Group claims CPS has racial disparity in suspensions
COLUMBIA- Columbia Public School's out-of-school suspension rates for black students is double the rate of out-of-school suspensions given to white students, according to a report by Civil Rights Data Collection.
In data reported for the 2015-2016 school year, out of the 822 school suspensions, over 50 percent of them were for black students, though black students only counted for 20 percent of the district's overall population.
White students, who make up over 60 percent of the district's population, received only 32 percent of the out-of-school suspensions.
Katherine Miller is the parent of a CPS student who was suspended in middle school.
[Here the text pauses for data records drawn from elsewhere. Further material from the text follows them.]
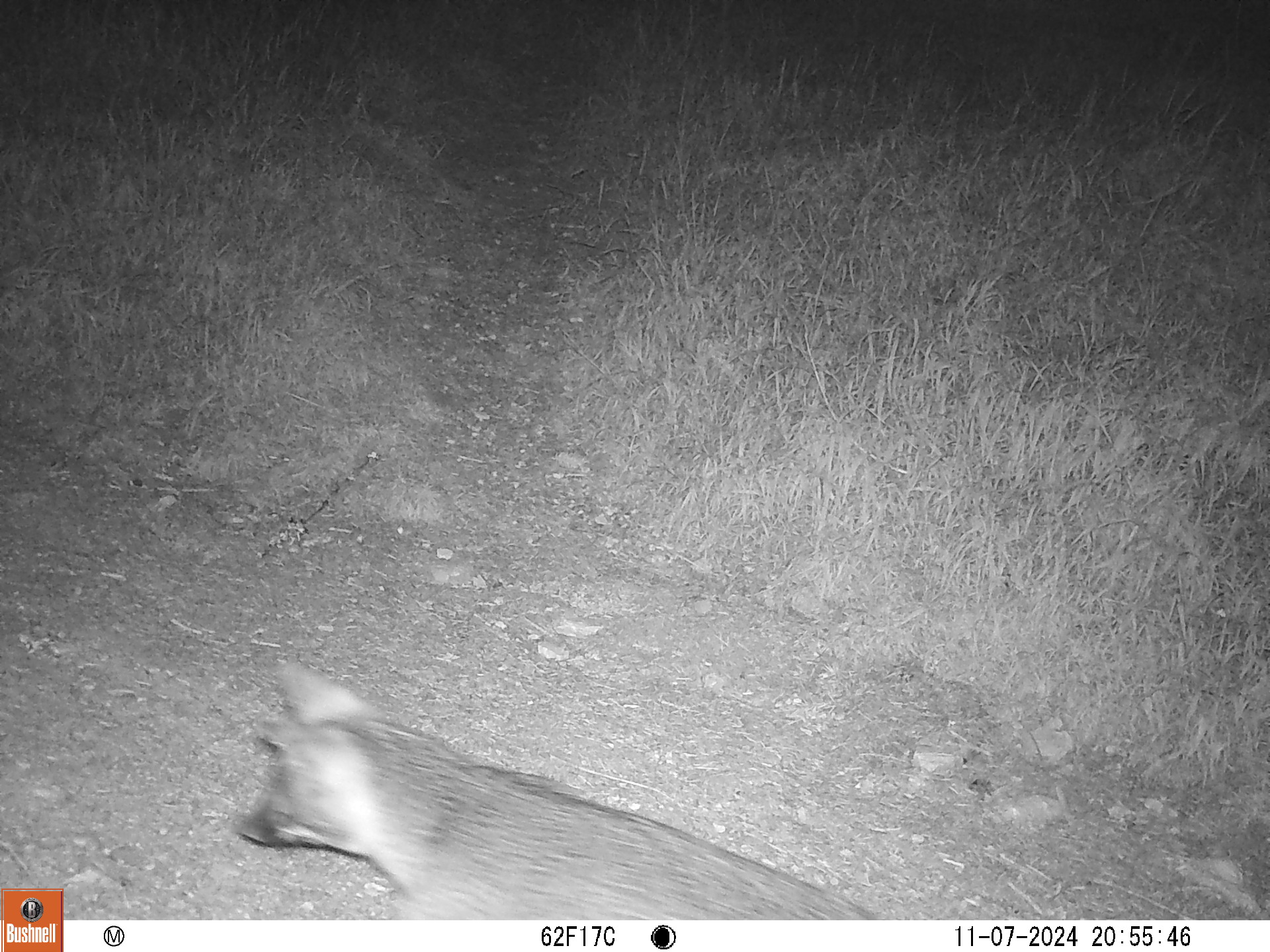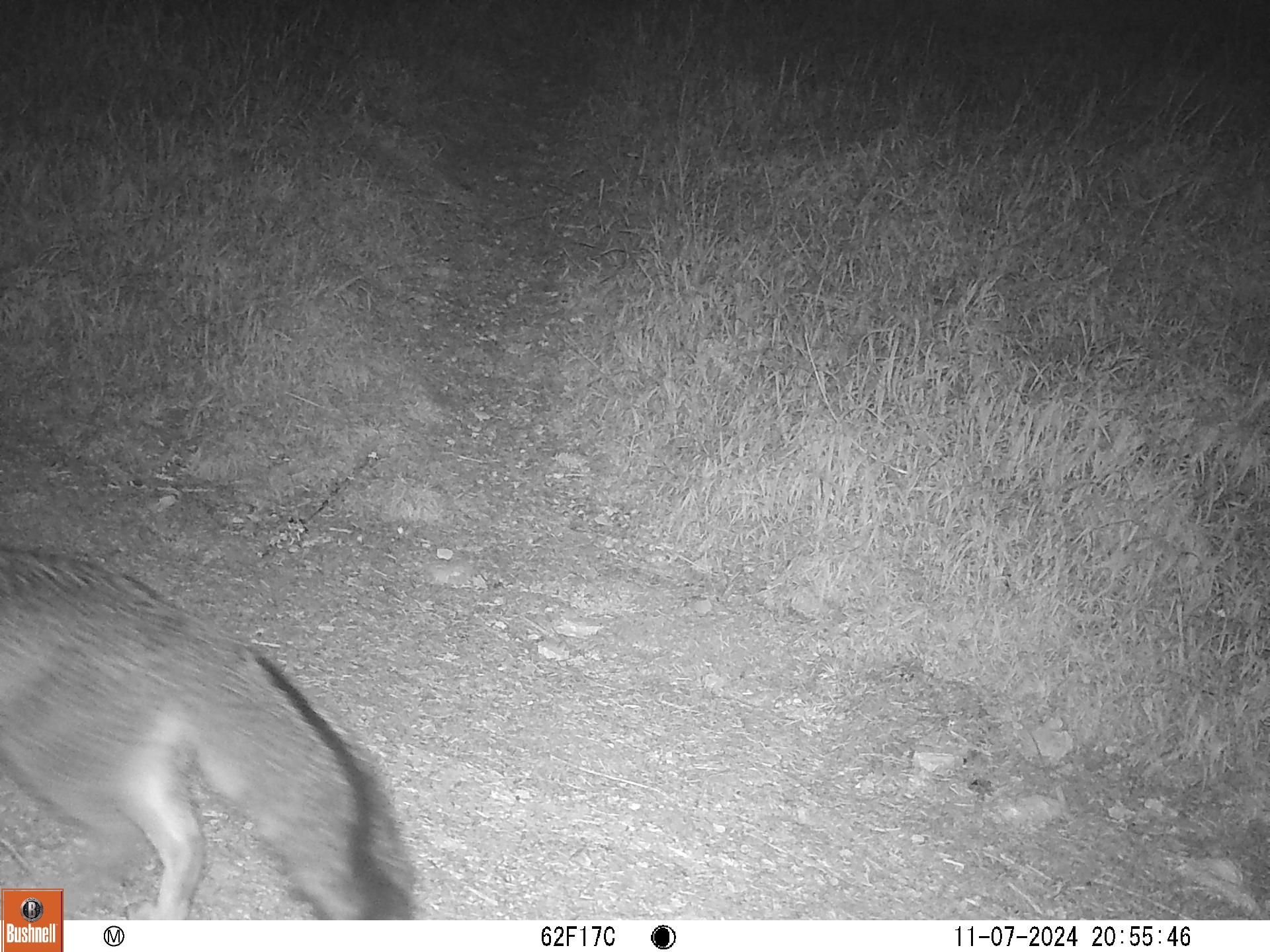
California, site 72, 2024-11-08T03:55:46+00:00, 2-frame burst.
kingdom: Animalia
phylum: Chordata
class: Mammalia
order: Carnivora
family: Canidae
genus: Urocyon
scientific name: Urocyon cinereoargenteus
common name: gray fox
Gray fox (Urocyon cinereoargenteus).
She said that having an advocate for either the parents or the students could help change the disparity.
"In all ethnicities we have education gaps, and I think there is definitely an education gap in the African American community," said Miller. "And when there is not someone to help advocate for a parent or find the words they need to speak for their child, then things are often left unsaid and the child suffers."
In the 2013-2014 school year, the number of out-of-school suspensions were higher than the 2015-2016 school year at 957 suspensions, but the percentages remained about the same. Black students received over 50 percent of the school suspensions while white students received 32 percent.
Emily Hanson of the ACLU said that this problem goes beyond Columbia.
"This is a problem in Columbia, but this is not Columbia’s problem, this is a state-wide problem," said Hanson. "Missouri as a state really needs to reckon with the rates we are seeing here. We need to be moving forward on community basis but also understanding there is nothing going on here we’re not seeing replicated other places."
ACLU also said that in Missouri, black students are almost 5 times more likely to be suspended than a white student.
KOMU reached out to CPS five times Thursday for comment, but did not get a response.